### TEXT SECTION ###
Bite into autumn with Apple, James Rich’s new cookbook, plus a round-up of favourite food bloggers’ best seasonal apple-based recipes.

Newly crisp leaves are browning, a nip has stolen into the air and the world is slowly turning golden: signs of the season of mists and mellow fruitfulness are, by now, hard to miss. And just as the landscape becomes impossibly beautiful, so too does it step into its most bountiful period. Autumn heralds juicy blackberries, often found resiliently growing wild even in the most unlikely spots, rich, juicy and ripe for the picking; it brings the low-hanging plump and painterly plum; but best of all, it brings us the humble apple.

Too often, the unassuming apple is thought of as a sensible substitute for something more enticing. The disappointing words, ‘have an apple instead,’ are well-known to any child badgering their parents for chocolates or sweets, but, in truth, the apple is a wonderfully versatile thing. It can be delicate and complement savoury dishes; it can be spiced, for warmth as temperatures drop; and it can be sweet or sharp; tangy and refreshing.
###
→ **REQUIRED ACTION**
Carry on the article about autumn apples from the point where it ends. The data after this text is not required.
### INPUT DATA ###
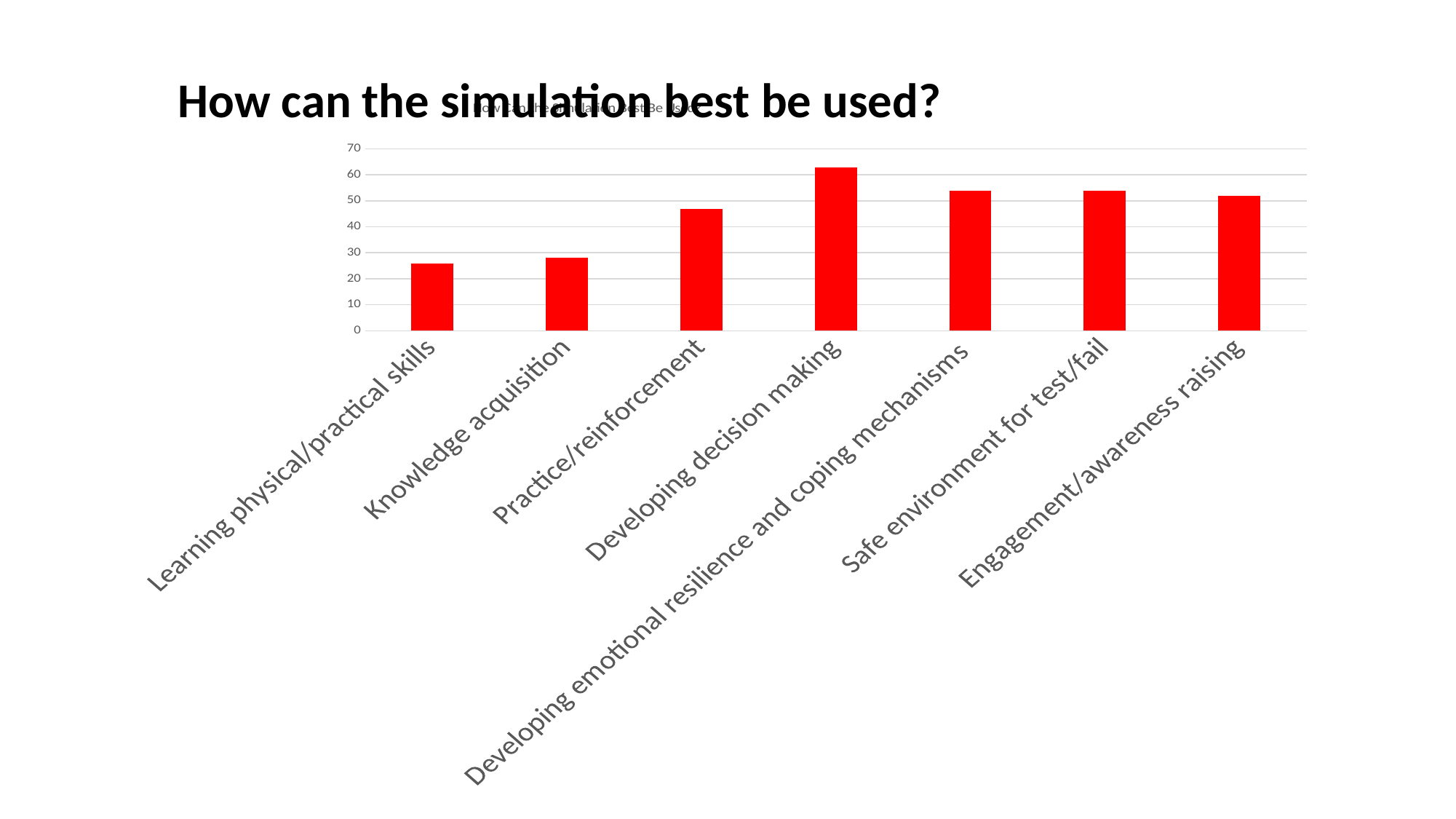
Which is larger, the value for Knowledge acquisition or the value for Engagement/awareness raising? Engagement/awareness raising Is the value for Developing emotional resilience and coping mechanisms greater or less than 60? less Is the value for Practice/reinforcement greater or less than 40? greater Which is larger, the value for Practice/reinforcement or the value for Developing decision making? Developing decision making Which category has the highest value in the chart? Developing decision making Is the value for Developing decision making greater or less than 60? greater What colour are the bars in the chart? red What kind of chart is shown on the slide? bar chart How many categories are shown on the x axis of the chart? 7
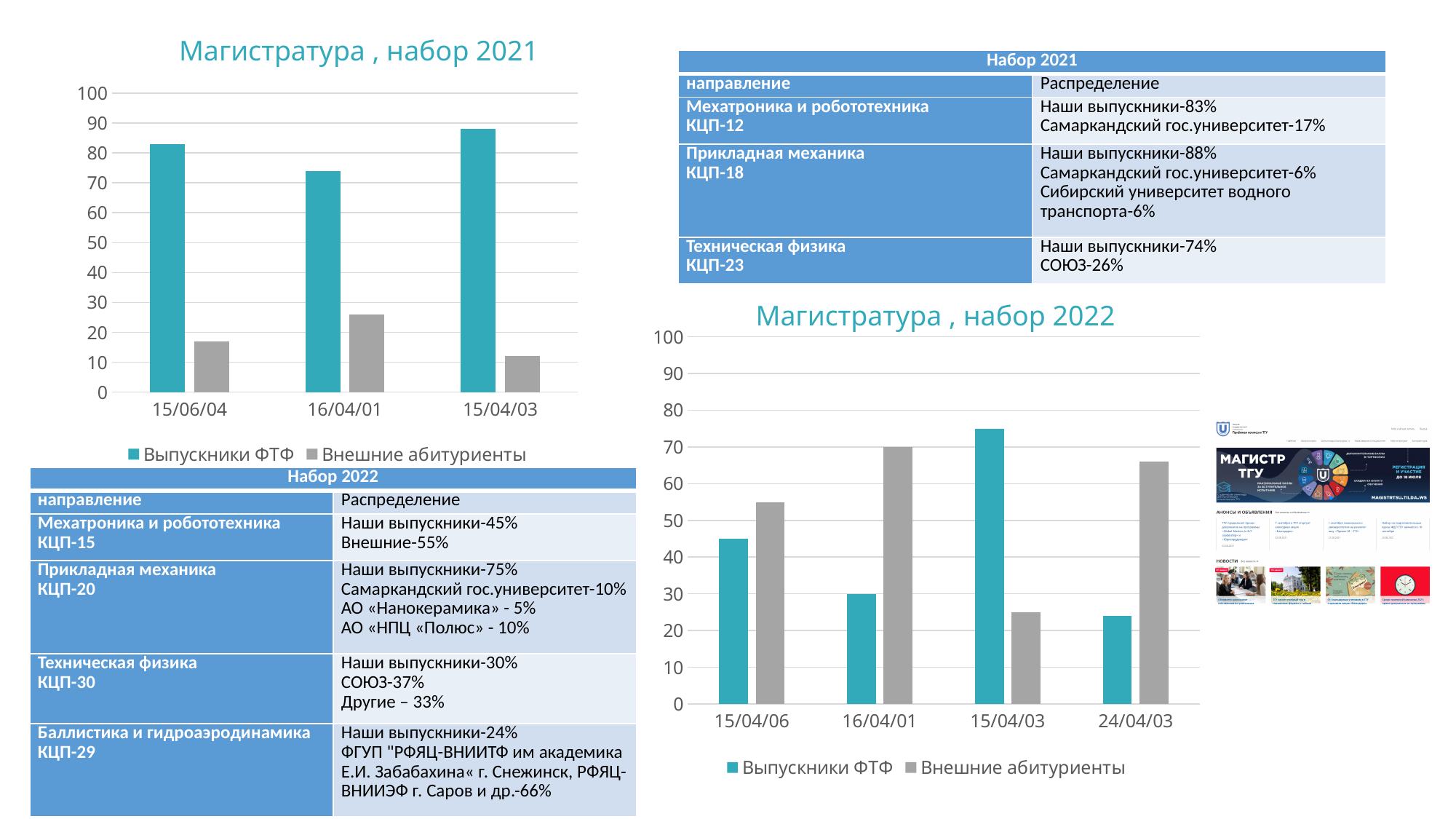
In the "Магистратура , набор 2021" chart, which is larger at 16/04/01: Выпускники ФТФ or Внешние абитуриенты? Выпускники ФТФ What colour are the Внешние абитуриенты bars in the "Магистратура , набор 2022" chart? gray In the "Магистратура , набор 2021" chart, is the value for Внешние абитуриенты at 16/04/01 greater or less than 20? greater How many categories are shown on the x axis of the "Магистратура , набор 2022" chart? 4 In the "Магистратура , набор 2022" chart, which category has the highest value for Внешние абитуриенты? 16/04/01 In the "Магистратура , набор 2021" chart, which category has the highest value for Выпускники ФТФ? 15/04/03 In the "Магистратура , набор 2022" chart, which category has the lowest value for Выпускники ФТФ? 24/04/03 What kind of chart is "Магистратура , набор 2021"? bar chart In the "Магистратура , набор 2022" chart, is the value for Выпускники ФТФ at 15/04/03 greater or less than 70? greater How many series does the legend of the "Магистратура , набор 2021" chart list? 2 In the "Магистратура , набор 2022" chart, which is larger at 15/04/06: Выпускники ФТФ or Внешние абитуриенты? Внешние абитуриенты In the "Магистратура , набор 2021" chart, which category has the lowest value for Внешние абитуриенты? 15/04/03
###
→ **RESPONSE**
As the son of a cider-maker, the Somerset-born and bred James Rich knows all this better than most. His new and simply titled cookbook Apple: Recipes from the Orchard is a joyful celebration of the fruit in all its many forms, from the traditional to the inventive; from sweet and savoury treats to apple-based drinks (the latter somewhat naturally, given his heritage). The discovery of some old family recipes nudged James to delve deeper, and Apple speaks of his love affair with this most adaptable of fruits, a love built over a lifetime watching the family orchard grow before harvesting its rewards.

The book is packed with easy recipes, but our stand-out favourites are these beautifully balanced sweet-meets-savoury goat’s cheese, apple and honey tarts. And since an apple a day is famously fabled to keep the doctor away, it’s a winner on every front.

Apple by James Rich, from Hardie Grant, £20 Photography ©Jacqui Melville

Goat’s cheese, apple and honey tarts

It’s best to use a sweet apple for this recipe to complement the tanginess of the cheese, so try a Braeburn or Royal Gala instead of Granny Smith or Cox’s. You can either bake this as individual tarts – as I have done – or as a traybake, in which case just roll out the puff pastry into a rectangle.

Makes 10
Prep 25 mins
Cook 30–40 mins

– 75 g (2½ oz) unsalted butter
– 1 onion, thinly sliced
– ½ sprig of rosemary, leaves
removed and finely chopped
– 2 x 320 g (10¼ oz) packs
of ready-made puff-pastry
– a little plain (all-purpose)
flour, for dusting
– 1 egg, beaten

For the cheese topping
– 200 g (7 oz) goat’s cheese
– 1 tablespoon lemon juice
– salt and freshly ground
– black pepper
– 4 crisp eating (dessert)
– apples, such as Braeburn,
peeled, cored and sliced
– pinch of ground allspice
– 4 tablespoons runny honey
micro purple basil

1. Preheat a fan oven to 180°C (350°F/gas 6) and line a large baking sheet with
baking parchment.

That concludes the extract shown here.